Another friend discovered a tumor on her dog's spleen at the same time. They did a splenectomy and chemo. And her dog also survived about 4 months. She did change her dog's diet some but I don't know the exact details.
- On second-guessing yourself and your vets:
Just as in humans, different dogs' bodies react differently to the exact same thing. it's a tragedy of medicine that, although so much is known and so much can be done, there's never a way to know 100% what will happen in any specific situation. All any of us can do (and that includes the vets and those of us with ailing dogs) is to make the best decisions that we can, given the information that we have at the time. There is no crystal ball to see the future or to see the what-ifs and certainly not the whys--how I wish there were!
It's so easy to find oneself in a place of saying, "if only I hadn't done ___, then the outcome would've been different," but there's no way for one to know that, really, maybe if one *hadn't* done X, then the results would've been so bad that one might've been saying, "if only I *had* done ___, then things would be different." I think that everyone does that to one degree or another.
- About grief and guilt and pain:
Of course neither of you will ever be the same. Every special thing that comes into our lives changes us, and when they leave, it changes us again. Everyone grieves in his or her own way, and it just takes as long as it takes. I live a normal, happy life. But each of my dogs that has left me has put me through a period of agonized grieving that I felt, every time, would never end. That doesn't mean the pain isn't thereif I sit and remember the time and the place and remember the *memories of the emotions*, I can put myself right back into tears.
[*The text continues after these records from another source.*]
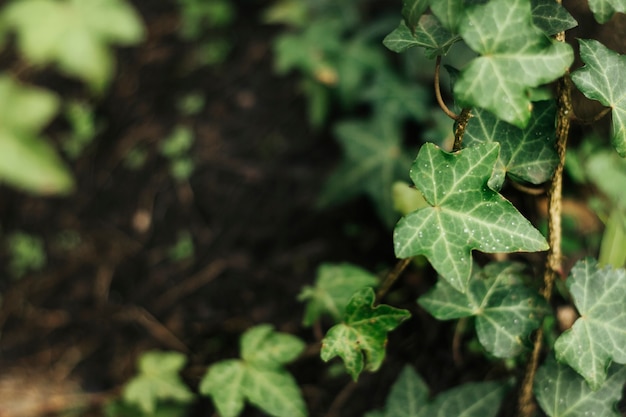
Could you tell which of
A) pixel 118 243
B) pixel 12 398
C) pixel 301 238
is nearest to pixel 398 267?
pixel 301 238

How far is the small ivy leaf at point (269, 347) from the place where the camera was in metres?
1.38

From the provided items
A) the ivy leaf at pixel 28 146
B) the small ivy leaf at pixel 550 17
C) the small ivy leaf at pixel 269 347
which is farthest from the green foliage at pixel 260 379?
the ivy leaf at pixel 28 146

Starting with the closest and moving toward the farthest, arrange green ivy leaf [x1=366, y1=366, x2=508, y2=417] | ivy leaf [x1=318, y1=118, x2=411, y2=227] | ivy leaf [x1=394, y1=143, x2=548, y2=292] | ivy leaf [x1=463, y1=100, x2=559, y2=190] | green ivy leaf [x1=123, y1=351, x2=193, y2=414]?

But I can also put it aside again and go on with my new dogs, and love them as strongly, but differently, than I loved the others. (After my first dog died, it was 2 years before I could even conceive of having another dog in my life.)
You might find this link to be informative--it talks about the seven stages of grieving, but also says, "it is important to interpret the stages loosely, and expect much individual variation. There is no neat progression from one stage to the next. In reality, there is much looping back, or stages can hit at the same time, or occur out of order. So why bother with stage models at all? Because they are a good general guide of what to expect." I hope that what it says helps.
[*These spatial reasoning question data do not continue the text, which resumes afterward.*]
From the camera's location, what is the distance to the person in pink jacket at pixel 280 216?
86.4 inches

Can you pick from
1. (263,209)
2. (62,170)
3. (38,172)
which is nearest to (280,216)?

You can't make yourself be happy again--grief will take as much time as it needs. I predict that it will flow and ebb and someday it will mostly be quiet and most of your memories will be happy. But for me it takes a long time after each dog. I'm fortunate in having enough interests to have kept me busy and focusing on something else, but in the quiet times, that's when it always hit the worst. I also, like lots of people, feel like I'm seeing or hearing my dog in the house still, bringing me comfort that his or her memory is still here, still happy.